» **Brano di lettura**:
········
Quello che va componendosi è infatti un quadro piuttosto originale, in senso ovviamente negativo, formato dall’azione contemporanea di forze e processi tra loro contrastanti. Il voto del 4 marzo ha segnato un terremoto strutturale nel panorama politico italiano, premiando le forze che meglio fingevano di rappresentare la necessità di cambiamenti radicali e di contrasto con le politiche di austerità obbligate dall’Unione Europea. E di riflesso ha annientato le “forze europeiste” – Forza Italia e Partito Democratico, col codazzo inutile di LeU, tutti destinati a rapida dissoluzione – giustamente ritenute complici o esecutori di scelte che hanno impoverito la popolazione ben oltre i limiti di una crisi globale ancora irrisolta.
La coalizione grillin-leghista, per quanto improbabile sotto molti profili, è comunque l’unica combinazione in grado di partorire una maggioranza e un governo. Le alternative sono state bruciate rapidamente: il “governo del presidente” per andare di nuovo al voto, ma con calma, e un governo di centrodestra che ramazzava un po’ di parlamentari “responsabili” pronti a cambiare casacca in cambio di soldi e/o poltrone.
Le attese popolari inutilmente riposte nei “vincitori” richiedono comunque quantomeno un atteggiamento “nazionalistico” nei confronti dei mercati finanziari e delle autorità europee. Atteggiamento, non contrapposizione; retorica, non passi concreti; maggiore rigidità contrattuale nelle trattative internazionali (basta poco per far meglio del passato, quando si firmavano all’unanimità – Lega compresa – trattati vincolanti senza neanche leggerli), non “rottura” dei vincoli e degli impegni comunitari.
Ma anche questa minima postura “euro-tiepida” appare pericolosa a mercati, multinazionali, istituzioni continentali. I quali non hanno mancato di produrre il solito spettacolo – moniti autorevoli, minacce esplicite, aumento dello spread, oscillazioni di borsa, dubbi sul rating futuro, ecc. – che accompagna ogni scadenza importante per la tenuta dell’establishment. Naturalmente non tutti, nell’establishment, si accorgono che ogni loro intervento nelle dinamiche nazionali si traduce – sempre – in rafforzamento dell’ostilità popolare, finendo così per produrre proprio il risultato che si voleva impedire (basti pensare ai casi della Brexit, del referendum costituzionale in Italia, del referendum in Catalogna o, andando indietro nel tempo, al voto di Francia e Olanda contro il testo di “costituzione europea,” poi abbandonato).
Fissato il quadro, vediamo le mosse di giornata dei nostri piccolissimi “eroi”.
········
» **Materiale di studio**:

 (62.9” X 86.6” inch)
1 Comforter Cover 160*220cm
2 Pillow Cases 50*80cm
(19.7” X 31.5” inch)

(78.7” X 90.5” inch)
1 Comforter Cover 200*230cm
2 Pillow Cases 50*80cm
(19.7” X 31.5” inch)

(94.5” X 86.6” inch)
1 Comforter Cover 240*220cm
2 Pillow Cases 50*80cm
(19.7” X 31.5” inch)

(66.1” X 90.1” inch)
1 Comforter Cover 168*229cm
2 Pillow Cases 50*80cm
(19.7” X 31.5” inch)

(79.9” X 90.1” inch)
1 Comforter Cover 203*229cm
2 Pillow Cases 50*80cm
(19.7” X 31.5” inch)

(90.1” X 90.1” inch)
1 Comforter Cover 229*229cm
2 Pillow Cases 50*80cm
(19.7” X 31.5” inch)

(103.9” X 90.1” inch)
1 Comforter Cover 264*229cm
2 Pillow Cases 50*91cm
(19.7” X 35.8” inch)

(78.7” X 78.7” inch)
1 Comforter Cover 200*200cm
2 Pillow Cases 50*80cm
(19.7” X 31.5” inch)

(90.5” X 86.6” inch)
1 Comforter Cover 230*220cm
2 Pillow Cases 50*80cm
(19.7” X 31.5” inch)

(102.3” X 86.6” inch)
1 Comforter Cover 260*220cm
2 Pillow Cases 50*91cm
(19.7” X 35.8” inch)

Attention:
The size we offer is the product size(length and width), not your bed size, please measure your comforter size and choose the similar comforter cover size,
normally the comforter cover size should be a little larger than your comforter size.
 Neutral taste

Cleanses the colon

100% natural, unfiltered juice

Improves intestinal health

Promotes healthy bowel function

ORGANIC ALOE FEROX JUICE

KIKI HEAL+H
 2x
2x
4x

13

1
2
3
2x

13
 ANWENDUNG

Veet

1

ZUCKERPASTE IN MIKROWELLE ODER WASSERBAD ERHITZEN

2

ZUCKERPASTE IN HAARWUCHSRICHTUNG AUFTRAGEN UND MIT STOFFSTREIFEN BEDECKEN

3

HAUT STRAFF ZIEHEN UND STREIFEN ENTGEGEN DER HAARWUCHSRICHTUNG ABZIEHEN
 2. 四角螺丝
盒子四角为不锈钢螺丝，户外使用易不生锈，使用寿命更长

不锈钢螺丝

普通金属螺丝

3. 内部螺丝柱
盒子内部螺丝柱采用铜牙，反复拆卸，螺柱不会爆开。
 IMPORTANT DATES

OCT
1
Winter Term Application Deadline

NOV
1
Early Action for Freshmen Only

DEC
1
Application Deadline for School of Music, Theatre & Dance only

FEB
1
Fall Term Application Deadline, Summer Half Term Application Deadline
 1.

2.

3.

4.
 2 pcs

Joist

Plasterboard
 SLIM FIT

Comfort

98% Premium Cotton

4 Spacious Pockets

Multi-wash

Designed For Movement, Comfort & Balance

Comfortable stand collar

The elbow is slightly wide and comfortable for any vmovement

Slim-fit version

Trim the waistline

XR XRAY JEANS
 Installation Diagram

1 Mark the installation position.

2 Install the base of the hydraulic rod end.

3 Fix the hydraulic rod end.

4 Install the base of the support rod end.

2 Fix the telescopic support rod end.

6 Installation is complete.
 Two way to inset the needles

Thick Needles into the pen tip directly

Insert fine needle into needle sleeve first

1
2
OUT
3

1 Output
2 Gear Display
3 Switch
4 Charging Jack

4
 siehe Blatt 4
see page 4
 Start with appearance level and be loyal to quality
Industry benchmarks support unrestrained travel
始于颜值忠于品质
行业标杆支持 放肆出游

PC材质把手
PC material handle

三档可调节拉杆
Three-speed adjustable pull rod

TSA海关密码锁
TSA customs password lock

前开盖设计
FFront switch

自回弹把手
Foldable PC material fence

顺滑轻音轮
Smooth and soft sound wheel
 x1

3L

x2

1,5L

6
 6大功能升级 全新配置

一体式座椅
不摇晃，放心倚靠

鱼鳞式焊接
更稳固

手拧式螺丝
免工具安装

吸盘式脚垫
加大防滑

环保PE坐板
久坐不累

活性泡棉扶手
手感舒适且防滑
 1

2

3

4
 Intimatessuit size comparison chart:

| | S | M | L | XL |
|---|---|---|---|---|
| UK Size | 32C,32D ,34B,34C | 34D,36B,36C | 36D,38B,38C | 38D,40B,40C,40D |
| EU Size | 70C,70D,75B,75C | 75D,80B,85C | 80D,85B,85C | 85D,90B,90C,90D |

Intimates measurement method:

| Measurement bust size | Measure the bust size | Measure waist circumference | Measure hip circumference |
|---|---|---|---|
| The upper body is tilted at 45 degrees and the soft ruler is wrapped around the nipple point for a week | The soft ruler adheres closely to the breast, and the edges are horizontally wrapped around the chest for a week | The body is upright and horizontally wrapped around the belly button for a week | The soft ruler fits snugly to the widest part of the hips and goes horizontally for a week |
········
» **Compito A**: Traduci in inglese questa frase del brano sulla politica italiana: "Ma anche questa minima postura “euro-tiepida” appare pericolosa a mercati, multinazionali, istituzioni continentali."
» **Compito B**: Trascrivi dal brano sulla politica italiana il passo che comincia con "Le attese popolari" e prosegue fino a "degli impegni comunitari.".

» **Soluzione dell'esercizio A**: But even this minimal "euro-lukewarm" stance appears dangerous to markets, multinationals, and continental institutions.

» **Soluzione dell'esercizio B**:
Le attese popolari inutilmente riposte nei “vincitori” richiedono comunque quantomeno un atteggiamento “nazionalistico” nei confronti dei mercati finanziari e delle autorità europee. Atteggiamento, non contrapposizione; retorica, non passi concreti; maggiore rigidità contrattuale nelle trattative internazionali (basta poco per far meglio del passato, quando si firmavano all’unanimità – Lega compresa – trattati vincolanti senza neanche leggerli), non “rottura” dei vincoli e degli impegni comunitari.